厚生年金加入期間の長い人が死亡した場合

典子さんは厚生年金に長く加入していました。そのため、典子さん自身の老齢厚生年金も多く125万円ありました。老齢厚生年金のうちの報酬比例部分が120万円だったため、その報酬比例部分の4分の3にあたる90万円を基準に遺族厚生年金が計算されることになります。

ただし、孝夫さんの老齢厚生年金3万円は差し引いて支給されることになりますので、実際の遺族厚生年金は87万円となります。今後、孝夫さんは老齢基礎年金70万円、老齢厚生年金3万円に加え、遺族厚生年金87万円の合計160万円で支給されることになります。孝夫さんは厚生年金加入期間が短く、老齢厚生年金が少なかったことから、遺族厚生年金として87万円も受け取れることになったのです。

仕事を引退しても安心できる

「そんなに受け取れるとは、知らなかったなぁ」「亡くなるのは自分が先か、典子が先か分からなかったけど、典子が先に他界して自分が遺族年金を受け取るなんて考えたこともなかった」「まだ仕事は続けるつもりだけど、引退して年金収入だけの生活になった時に遺族年金まであるのはありがたいことだ」と思いながら、孝夫さんは遺族年金の受給を始めるのでした。

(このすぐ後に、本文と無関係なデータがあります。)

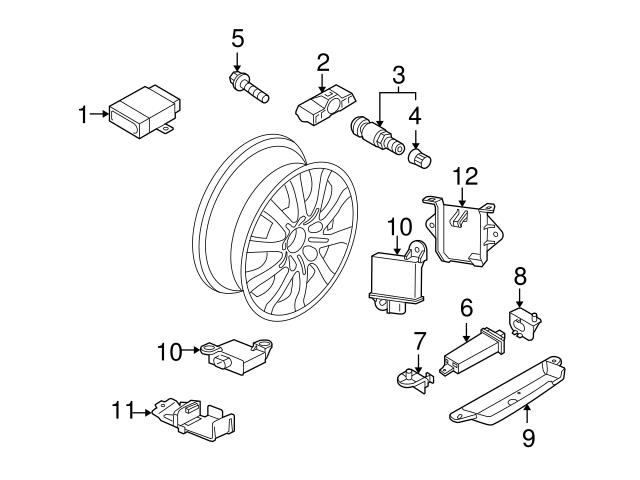 5
2
3
1
4
12
10
8
6
10
7
11
9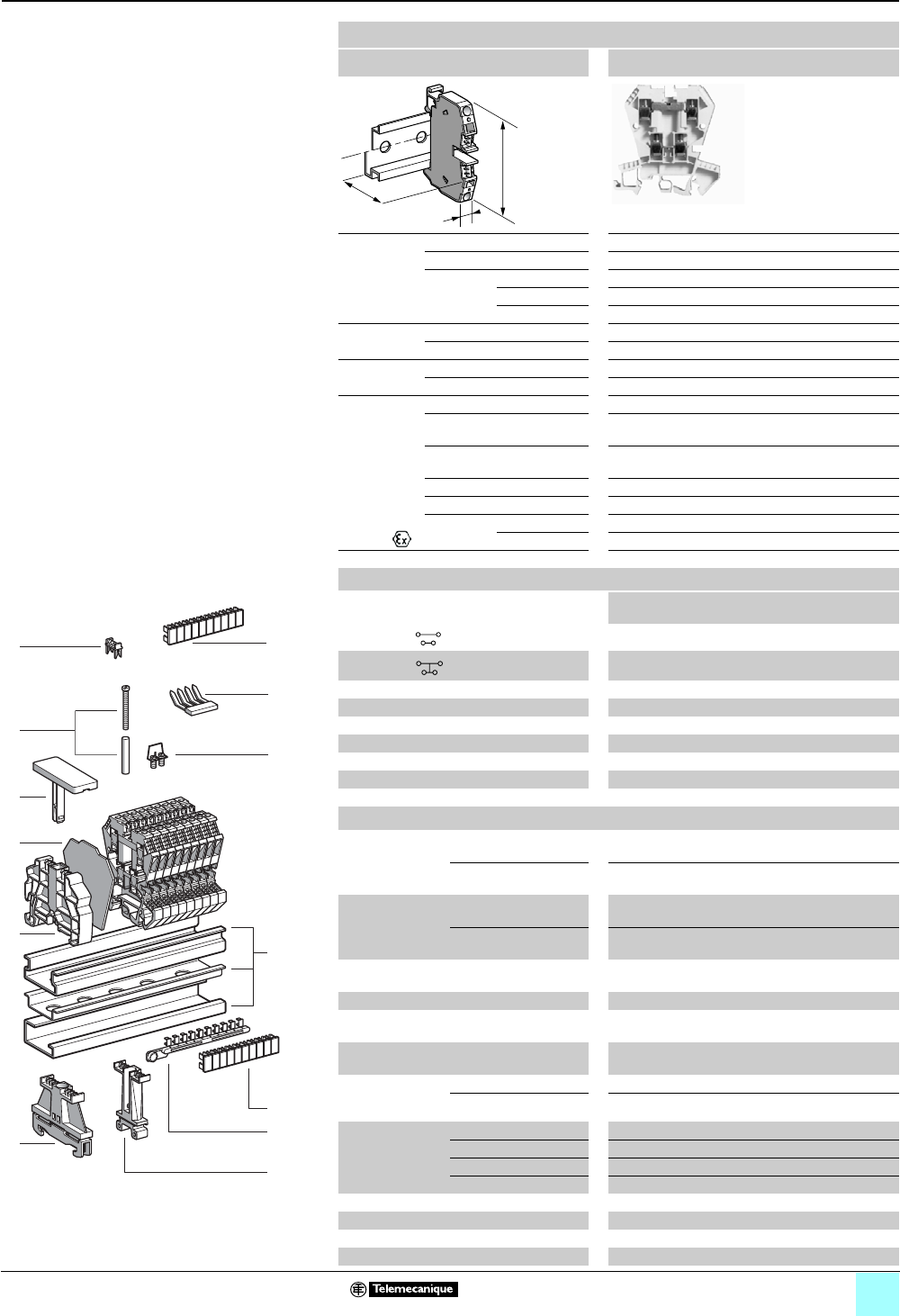 Telemecanique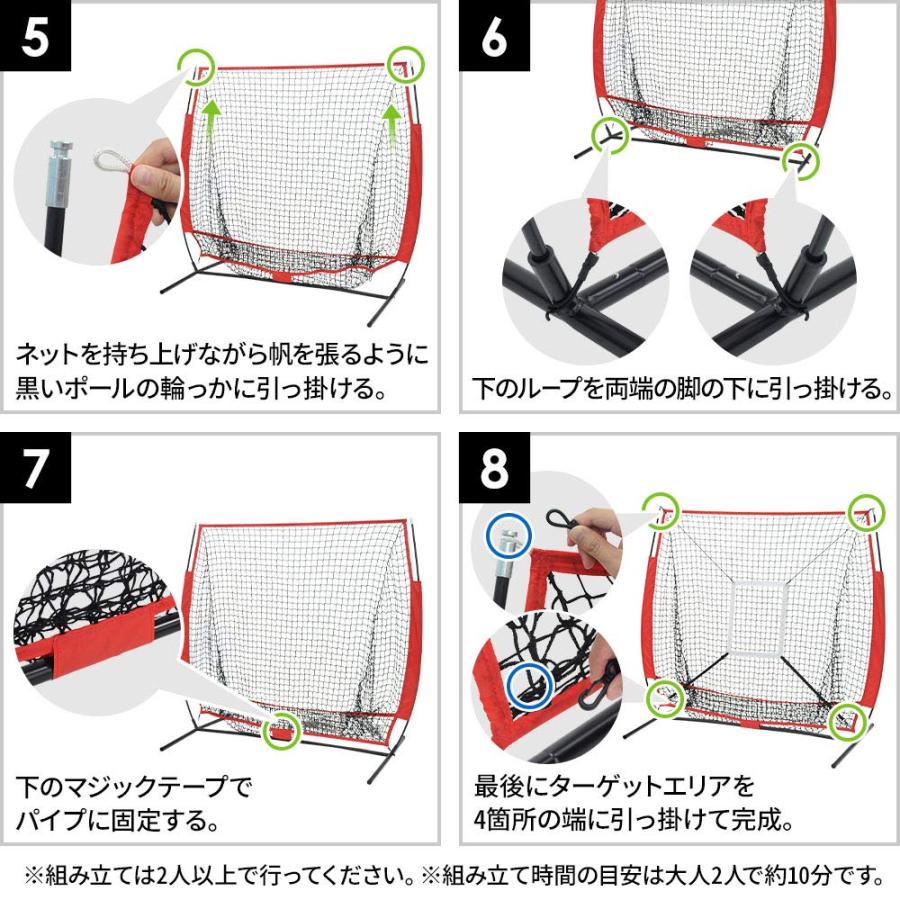 5

ネットを持ち上げながら帆を張るように黒いポールの輪っかに引っ掛ける。

6

下のループを両端の脚の下に引っ掛ける。

7

下のマジックテープでパイプに固定する。

8

最後にターゲットエリアを4箇所の端に引っ掛けて完成。

※組み立ては2人以上で行ってください。※組み立て時間の目安は大人2人で約10分です。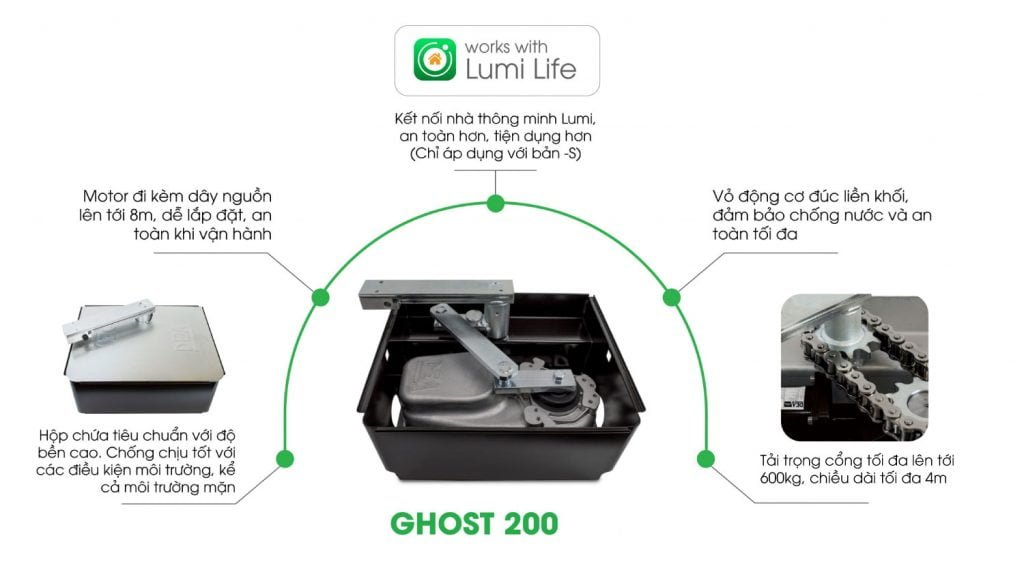 works with
Lumi Life

Kết nối nhà thông minh Lumi, an toàn hơn, tiện dụng hơn (Chỉ áp dụng với bản -S)

Motor đi kèm dây nguồn lên tới 8m, dễ lắp đặt, an toàn khi vận hành

Vỏ động cơ đúc liền khối, đảm bảo chống nước và an toàn tối đa

Hộp chứa tiêu chuẩn với độ bền cao. Chống chịu tốt với các điều kiện môi trường, kể cả môi trường mặn

Tải trọng cổng tối đa lên tới 600kg, chiều dài tối đa 4m

GHOST 200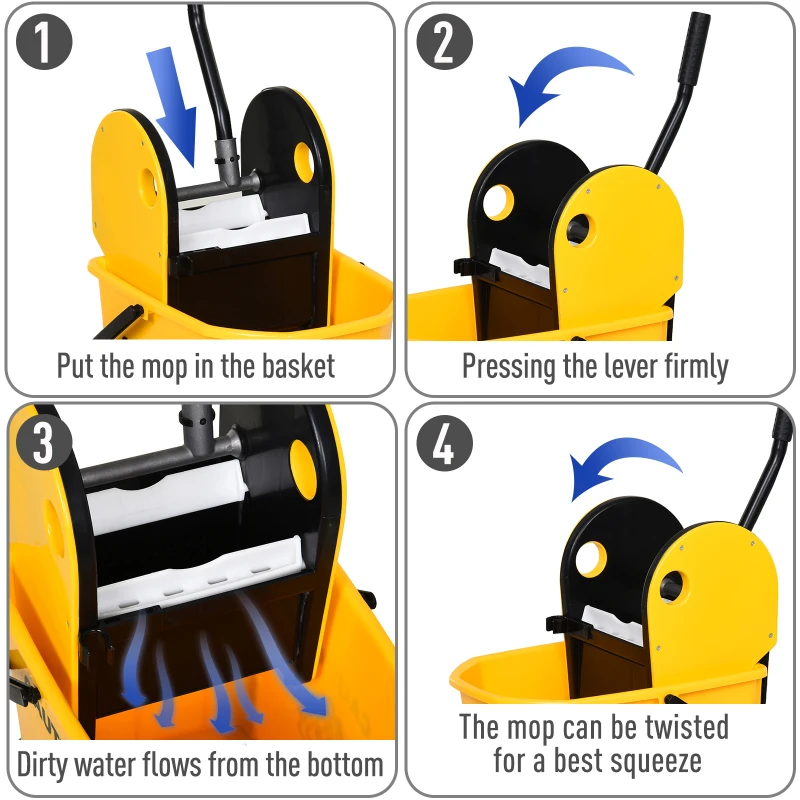 1

Put the mop in the basket

2

Pressing the lever firmly

3

Dirty water flows from the bottom

4

The mop can be twisted for a best squeeze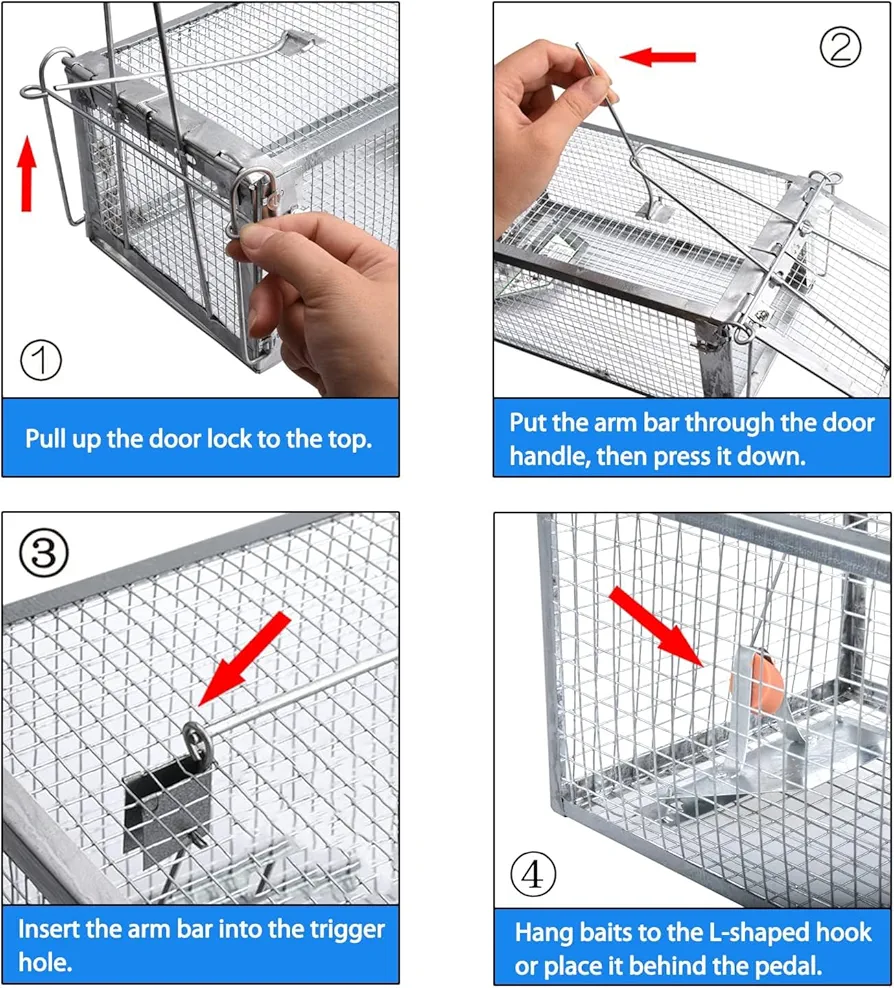 ①

Pull up the door lock to the top.

②

Put the arm bar through the door handle, then press it down.

③

Insert the arm bar into the trigger hole.

④

Hang baits to the L-shaped hook or place it behind the pedal.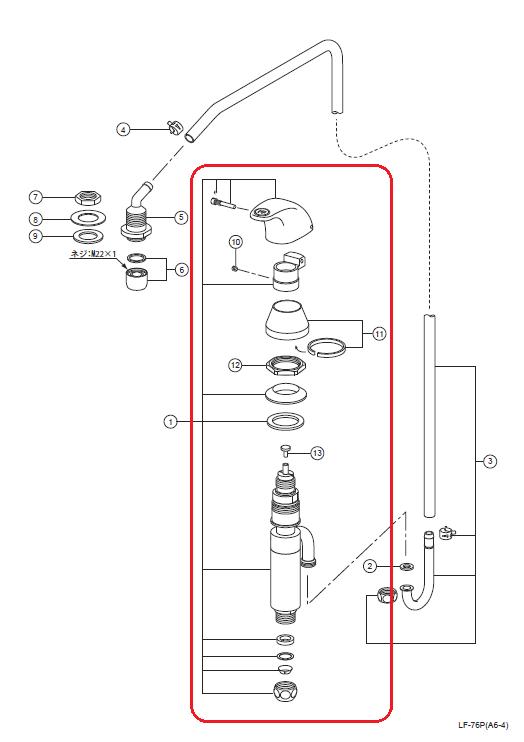 4
7
8
9
5
ネジ：M22×1
6
10
11
12
1
13
3
2
LF-76P(A6-4)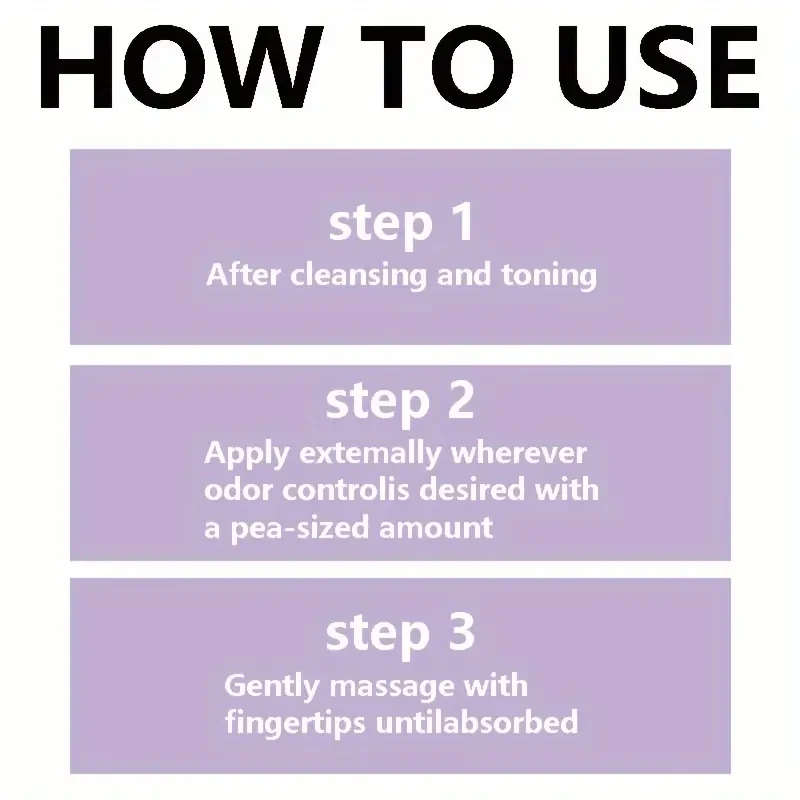 HOW TO USE

step 1
After cleansing and toning

step 2
Apply extemally wherever odor controlis desired with a pea-sized amount

step 3
Gently massage with fingertips untilabsorbed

このように夫婦の年金加入記録やその他の条件次第で、男性でも遺族年金を受け取れるケースがあります。目下、見直しも議論されている遺族年金制度ですが、支給されるとその後の生活の保障にもなります。条件を満たせば支給され、条件を満たさなくなると支給されなくなります。制度について気になる場合は一度確認してみてはいかがでしょうか。